O lobisomem, tal como o conhecemos no Brasil, é sem dúvida uma herança europeia, moldada pelo catolicismo. Contudo, povos e culturas que aqui prosperam desde muito antes das investidas coloniais detêm suas próprias crenças acerca da metamorfose em animais ou da adoção de formas híbridas – são narrativas autênticas, que gostaria de recordar antes de seguirmos para as variações do licantropo brasileiro.
Na mitologia maraguá, do Amazonas, fala-se sobre os Yguarely, pessoas que nascem com a habilidade de se metamorfosear em onça, mas que perdem a noção de seus atos quando transformados, podendo comer desde animais até pessoas. Outra entidade metamorfa que me chama a atenção e vem desse povo conhecido pelas histórias de assombração é o Mimo. Uma entidade nascida daqueles em que a pele se curva em couraça, tornando-se um tatu gigante. Seu destino é morrer aos poucos, pois vai desaparecendo à medida em que se transforma, parecendo um morto-vivo. O aspecto humano daqueles que se tornam Mimo é de pele descorada, com unhas grandes e encardidas. O semblante cadavérico inspira medo e a certeza de que o sujeito está próximo do fim.
Pelas fronteiras entre o Brasil e o Paraguai – com registros também na Argentina –, tropeiros, campesinos e estancieiros do Pantanal falavam sobre uma criatura metade homem, metade onça-pintada, que rondava pelo alto das árvores e cortava trilhas com a fúria de um predador. Chamavam-na de Jaguaretê-avá, nascida de anciãos indígenas que, ao se cobrirem com a pele do animal e invocarem sua força espiritual, assumiam a forma animalesca para garantir a segurança e a caça para o seu povo, protegendo assim o território. Em outra referência, no artigo “Jaguaretê Ava, o mito do homem-onça” (2015), o professor e pesquisador Neimar Machado de Sousa interpreta essa criatura de forma distinta. Nesse mito, traduzido pelo povo Guarani Kaiowá, ele a enxerga como uma metáfora viva que revela, na realidade, a violência sofrida pelos indígenas da região; tanto no passado, sob o aço dos bandeirantes, quanto no presente, sob as balas de pistoleiros e o avanço dos grileiros.

CONJUNTO DE EXERCÍCIOS
1. Segundo o texto sobre lendas de metamorfose, em que animal os Yguarely da mitologia maraguá se transformam?
2. Indique se cada afirmação a seguir está de acordo com o texto sobre lendas de metamorfose, respondendo sim ou não e citando literalmente as palavras do texto que decidem a questão. (a) O Mimo se transforma em um tatu gigante. (b) O artigo de Neimar Machado de Sousa foi publicado em 2010. (c) Os Yguarely conservam a noção de seus atos quando transformados.
3. Dê continuidade ao texto sobre lendas de metamorfose a partir do ponto em que ele termina.
As entradas não têm papel algum nesta parte.

DADOS DISPONÍVEIS

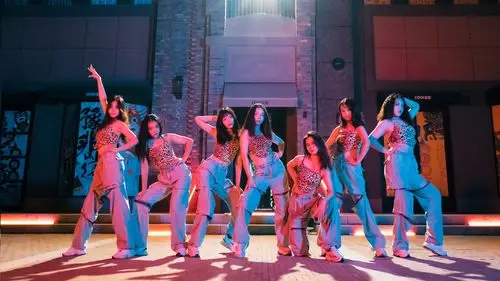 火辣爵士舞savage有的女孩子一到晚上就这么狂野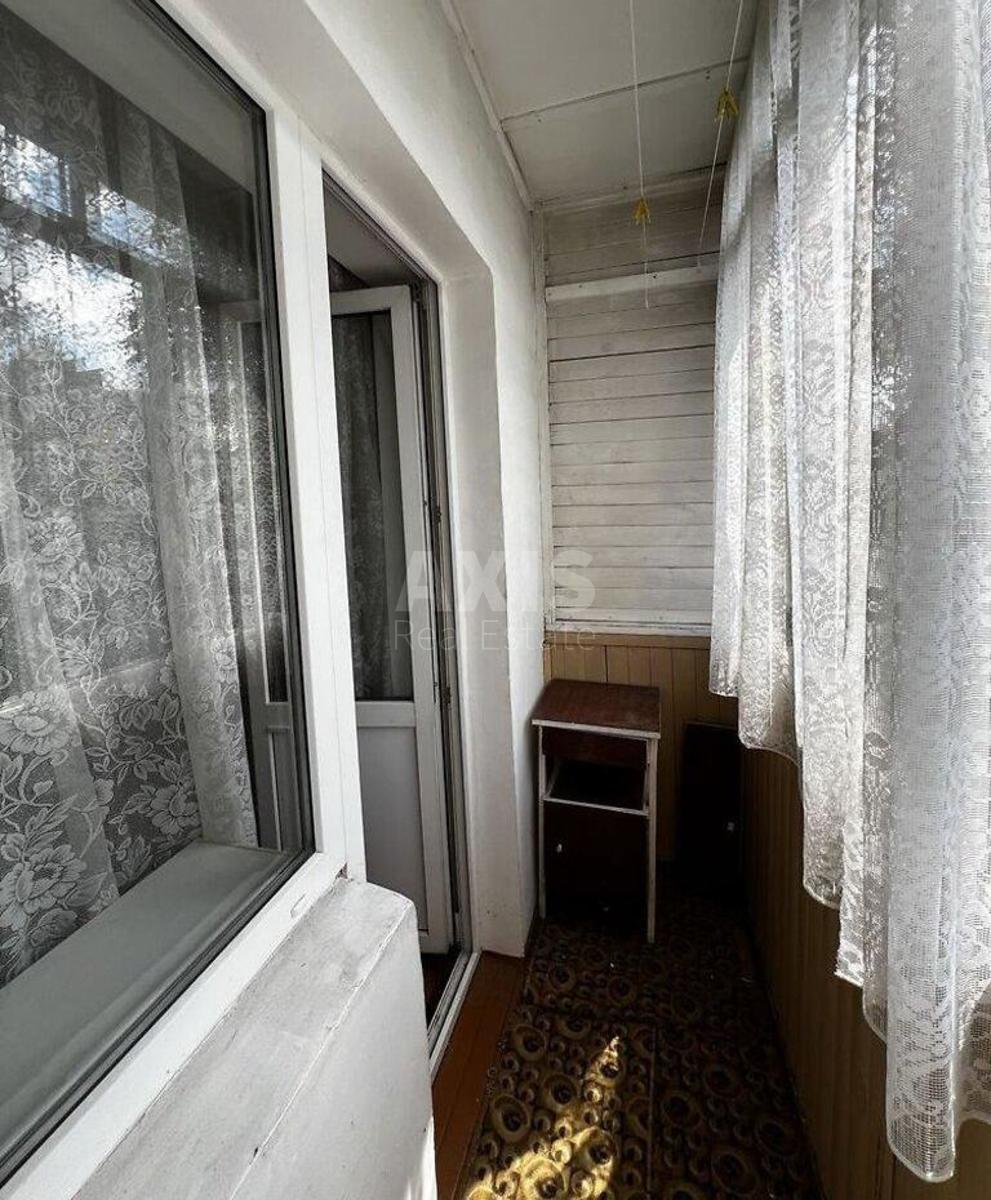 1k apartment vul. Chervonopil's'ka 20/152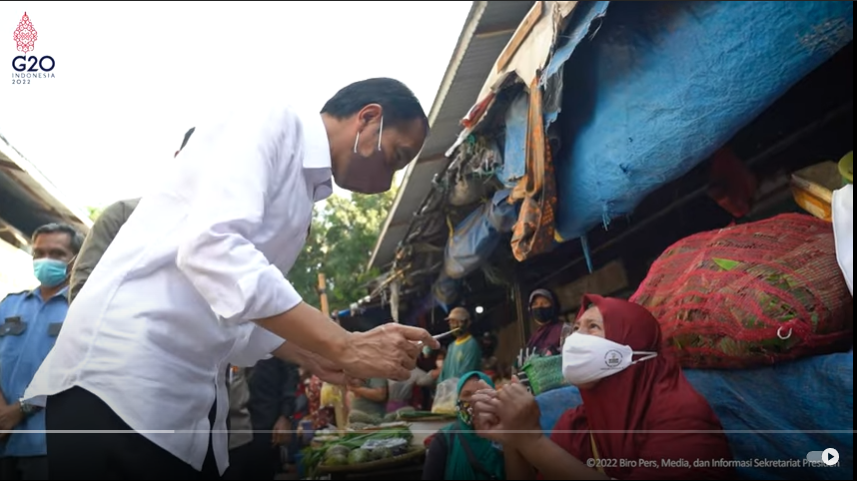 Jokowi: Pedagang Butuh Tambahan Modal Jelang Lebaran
...
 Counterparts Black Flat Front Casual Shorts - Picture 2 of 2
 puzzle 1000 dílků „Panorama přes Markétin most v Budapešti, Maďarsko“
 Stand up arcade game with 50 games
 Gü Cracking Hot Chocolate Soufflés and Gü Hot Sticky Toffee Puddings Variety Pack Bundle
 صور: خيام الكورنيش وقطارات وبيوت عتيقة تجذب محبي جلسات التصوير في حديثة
--
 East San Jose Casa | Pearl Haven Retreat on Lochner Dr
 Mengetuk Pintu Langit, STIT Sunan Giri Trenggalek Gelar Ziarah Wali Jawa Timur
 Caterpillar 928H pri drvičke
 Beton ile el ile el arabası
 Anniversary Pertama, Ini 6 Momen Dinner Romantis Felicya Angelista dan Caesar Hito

RESPOSTAS POR TAREFA
1. Em onça.

2. (a) Sim: "tornando-se um tatu gigante". (b) Não: "(2015)". (c) Não: "perdem a noção de seus atos quando transformados".

3.
Saindo da cultura pantaneira, conta-se também que pelo ritual dos pajés trajados sob o couro de onça, supridos com incenso de jaborandi e penas de urubu, nascia uma fera de aparência incerta – aqui grafada Yaguaretê-abá. Caminhava com extremidades humanas, mas as costas eram largas, de pelagem espessa, e de sua base surgia uma cauda curta. Os braços de onça-pintada terminavam em garras, e o rosto, embora lembrasse o de um homem, trazia os dentes brutais do felino. Era temido pelos antigos povos do Vale do Rio Tietê e Paraíba do Sul, no Sudeste brasileiro.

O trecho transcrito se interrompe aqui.